— Думаю, выживет.
Она не плакала, просто очень устала, шесть дней не спала. Вернулась в комнату, достала из узелка привезенную из дома еду, начала есть. Шесть дней она поддерживала в ребенке жизнь своим дыханием. Графиня опустилась перед дверью на колени и молилась. Они все были там — французская бабушка, челядь, молодой священник с изогнутыми бровями (каждый час он выходил из дома и затем возвращался). Врачи постепенно исчезли. Мальчик с Нини уехали в Бретань, удивленная и обиженная французская бабушка осталась в Париже. Она, конечно, никому не рассказала, отчего заболел ребенок. Никто не говорил, но все знали! Генерал хотел любви, и когда чужие люди склонялись к нему и каждый источал этот невыносимый запах, он решил, что лучше умереть. В Бретани гудели ветер и прибой меж старых камней.
Из моря торчали рыжие скалы. Нини была спокойна, с улыбкой смотрела на море, на небо, будто уже видела их в своей жизни. По углам замка стояли четыре сложенные из тесаного камня очень старые пузатые башни, давным-давно отсюда следили за маневрами знаменитого корсара Сюркуфа предки графини. Мальчик быстро загорел, много смеялся. Он больше не боялся — знал, что вдвоем с Нини они сильнее. Ребенок и няня сидели на берегу, подол темно-синего платья няни трепал ветер, все было соленым на вкус — и воздух, и даже цветы. Утром во время отлива в углублениях рыжих прибрежных скал оставались морские пауки с мохнатыми лапами, раки с красными животами и желеобразные звезды. Во дворе замка стояло инжирное дерево возрастом в несколько сотен лет, оно было похоже на восточного мудреца, кото рый рассказывает уже только совсем простые истории.
В тени густой листвы плескалась сладкая и пахучая прохлада. В полуденные часы, когда море лениво перекатывалось, мальчик сидел под деревом с няней и молчал.
— Я буду поэтом, — однажды произнес он и посмотрел вверх, склонив голову набок.
Он смотрел на море. Белые барашки закручивались на теплом ветру, сквозь полузакрытые ресницы мальчик украдкой наблюдал за далью. Няня обняла его, прижав голову к груди, и сказала:
— Нет, ты будешь военным.
— Как папа? — покачал головой ребенок. — Папа тоже поэт, ты разве не знаешь? Он всегда думает о чем-то другом.
— Верно, — отозвалась няня и вздохнула. — Не выходи на солнце, ангел мой. Голову напечет.

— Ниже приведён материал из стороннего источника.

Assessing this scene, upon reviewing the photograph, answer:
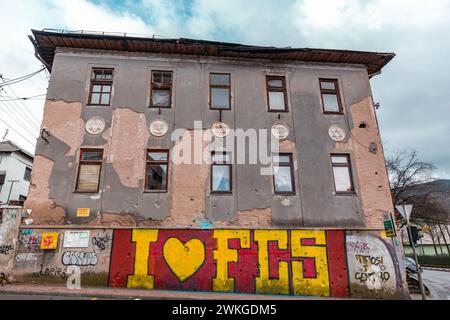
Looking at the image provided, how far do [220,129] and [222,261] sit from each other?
16.8 feet

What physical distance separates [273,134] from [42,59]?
35.4 feet

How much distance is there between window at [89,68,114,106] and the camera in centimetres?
1225

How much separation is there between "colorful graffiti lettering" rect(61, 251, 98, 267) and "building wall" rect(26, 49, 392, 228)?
116 cm

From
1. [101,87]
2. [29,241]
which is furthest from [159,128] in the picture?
[29,241]

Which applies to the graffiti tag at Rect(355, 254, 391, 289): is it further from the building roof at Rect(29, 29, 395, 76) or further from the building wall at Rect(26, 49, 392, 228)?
the building roof at Rect(29, 29, 395, 76)

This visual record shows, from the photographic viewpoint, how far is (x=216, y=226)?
427 inches

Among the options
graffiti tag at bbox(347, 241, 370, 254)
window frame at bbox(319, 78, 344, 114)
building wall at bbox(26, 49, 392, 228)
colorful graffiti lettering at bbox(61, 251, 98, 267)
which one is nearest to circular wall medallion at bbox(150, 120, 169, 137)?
building wall at bbox(26, 49, 392, 228)

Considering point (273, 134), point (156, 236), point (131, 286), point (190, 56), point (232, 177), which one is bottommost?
point (131, 286)

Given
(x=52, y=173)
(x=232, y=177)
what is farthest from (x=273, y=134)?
(x=52, y=173)

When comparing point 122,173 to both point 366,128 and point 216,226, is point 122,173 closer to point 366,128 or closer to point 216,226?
point 216,226

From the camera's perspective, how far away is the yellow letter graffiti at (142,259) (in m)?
10.1

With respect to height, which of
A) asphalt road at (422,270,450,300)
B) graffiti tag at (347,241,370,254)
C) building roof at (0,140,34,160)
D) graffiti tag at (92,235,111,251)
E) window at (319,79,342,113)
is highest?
building roof at (0,140,34,160)

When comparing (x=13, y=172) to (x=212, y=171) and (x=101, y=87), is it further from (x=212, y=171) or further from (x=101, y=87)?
(x=212, y=171)

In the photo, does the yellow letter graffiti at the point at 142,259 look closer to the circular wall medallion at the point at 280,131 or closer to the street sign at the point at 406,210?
the circular wall medallion at the point at 280,131
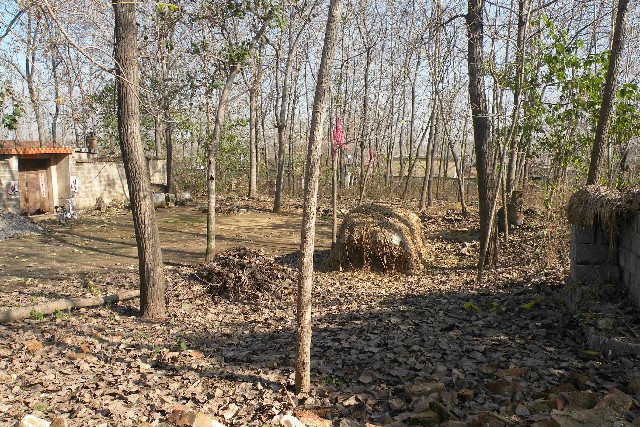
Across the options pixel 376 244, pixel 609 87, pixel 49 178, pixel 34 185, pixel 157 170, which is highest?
pixel 609 87

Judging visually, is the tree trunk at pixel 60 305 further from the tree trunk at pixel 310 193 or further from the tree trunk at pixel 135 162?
the tree trunk at pixel 310 193

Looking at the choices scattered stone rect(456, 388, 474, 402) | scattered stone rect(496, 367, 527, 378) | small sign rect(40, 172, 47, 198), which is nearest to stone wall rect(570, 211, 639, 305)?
scattered stone rect(496, 367, 527, 378)

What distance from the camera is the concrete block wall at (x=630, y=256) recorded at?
5.45 meters

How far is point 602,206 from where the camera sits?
19.8ft

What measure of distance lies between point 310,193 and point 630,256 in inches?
146

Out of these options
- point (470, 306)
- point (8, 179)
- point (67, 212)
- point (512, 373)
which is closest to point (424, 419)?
point (512, 373)

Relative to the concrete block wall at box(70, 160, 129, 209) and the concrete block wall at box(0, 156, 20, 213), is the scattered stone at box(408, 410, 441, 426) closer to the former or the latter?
the concrete block wall at box(0, 156, 20, 213)

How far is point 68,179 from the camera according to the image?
18969 millimetres

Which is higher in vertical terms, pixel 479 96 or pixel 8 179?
pixel 479 96

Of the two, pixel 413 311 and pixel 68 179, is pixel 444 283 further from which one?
pixel 68 179

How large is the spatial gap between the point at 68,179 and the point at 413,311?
15911 millimetres

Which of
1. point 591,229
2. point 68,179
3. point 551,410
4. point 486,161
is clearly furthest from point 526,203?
point 68,179

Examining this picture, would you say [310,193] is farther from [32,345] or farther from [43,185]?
[43,185]

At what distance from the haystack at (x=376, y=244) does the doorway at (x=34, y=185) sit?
12.6m
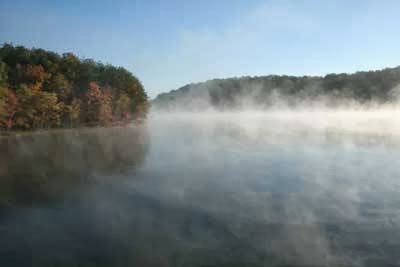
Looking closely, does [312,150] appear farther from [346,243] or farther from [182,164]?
[346,243]

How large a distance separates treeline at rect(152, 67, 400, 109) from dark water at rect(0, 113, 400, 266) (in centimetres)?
5327

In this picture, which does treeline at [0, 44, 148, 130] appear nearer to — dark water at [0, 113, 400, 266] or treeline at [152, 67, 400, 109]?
dark water at [0, 113, 400, 266]

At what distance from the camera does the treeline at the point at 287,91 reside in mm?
58219

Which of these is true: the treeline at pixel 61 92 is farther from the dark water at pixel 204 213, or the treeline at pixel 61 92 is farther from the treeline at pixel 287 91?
the treeline at pixel 287 91

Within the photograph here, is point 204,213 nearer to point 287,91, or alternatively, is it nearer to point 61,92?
point 61,92

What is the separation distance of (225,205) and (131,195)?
2.78 m

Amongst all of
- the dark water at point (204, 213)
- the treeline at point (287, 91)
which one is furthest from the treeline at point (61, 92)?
the treeline at point (287, 91)

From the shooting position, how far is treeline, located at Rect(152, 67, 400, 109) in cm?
5822

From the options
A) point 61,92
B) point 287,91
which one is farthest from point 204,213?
point 287,91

Они долго сидели так под инжирным деревом. Слушали море: его шум казался знакомым. Точно так шумел дома лес. Мальчик и няня думали о том, что в мире все связано.
5
Подобные вещи приходят человеку в голову лишь годы спустя. Проходят десятилетия, пролетают в темной комнате, где кто-то умер, и вдруг слышен шум моря, давние слова. Словно эти несколько слов выражают смысл жизни. Но потом всегда надо было говорить о другом.
Осенью, когда вернулись домой из Бретани, гвардии капитан ожидал семью в Вене. Мальчика отдали в военную школу-интернат, выдали маленькую саблю, длинные брюки, кивер, на пояс повесили совсем крохотную сабельку, ее в насмешку еще называют «убийца ящериц». Воспитанников выводили в темно-синих шинелях гулять на Грабен. Они были похожи на детей, которые ради игры переоделись солдатами, и горделиво салютовали руками в белых перчатках.
Военное училище стояло на вершине холма рядом с Веной. Здание было выкрашено в желтый цвет, из окна на третьем этаже виден был старый город с его прямыми жесткими улицами, летний дворец императора, крыши шенбруннских домов и аллеи, прорезанные среди подстриженных крон в большом саду. В белых сводчатых коридорах, в классах, в столовой, в спальнях все было так умиротворяюще на своих местах, словно это было единственное место на свете, где наконец-то то разложили по полочкам все, что в жизни есть беспорядочного и ненужного. Воспитателями были старые офицеры. От них всех пахло селитрой. В спальнях спали по тридцать воспитанников, в каждой спальне — тридцать детей одного возраста, каждый — на узкой железной кровати, как император. Над входом висело распятие с веточкой вербы.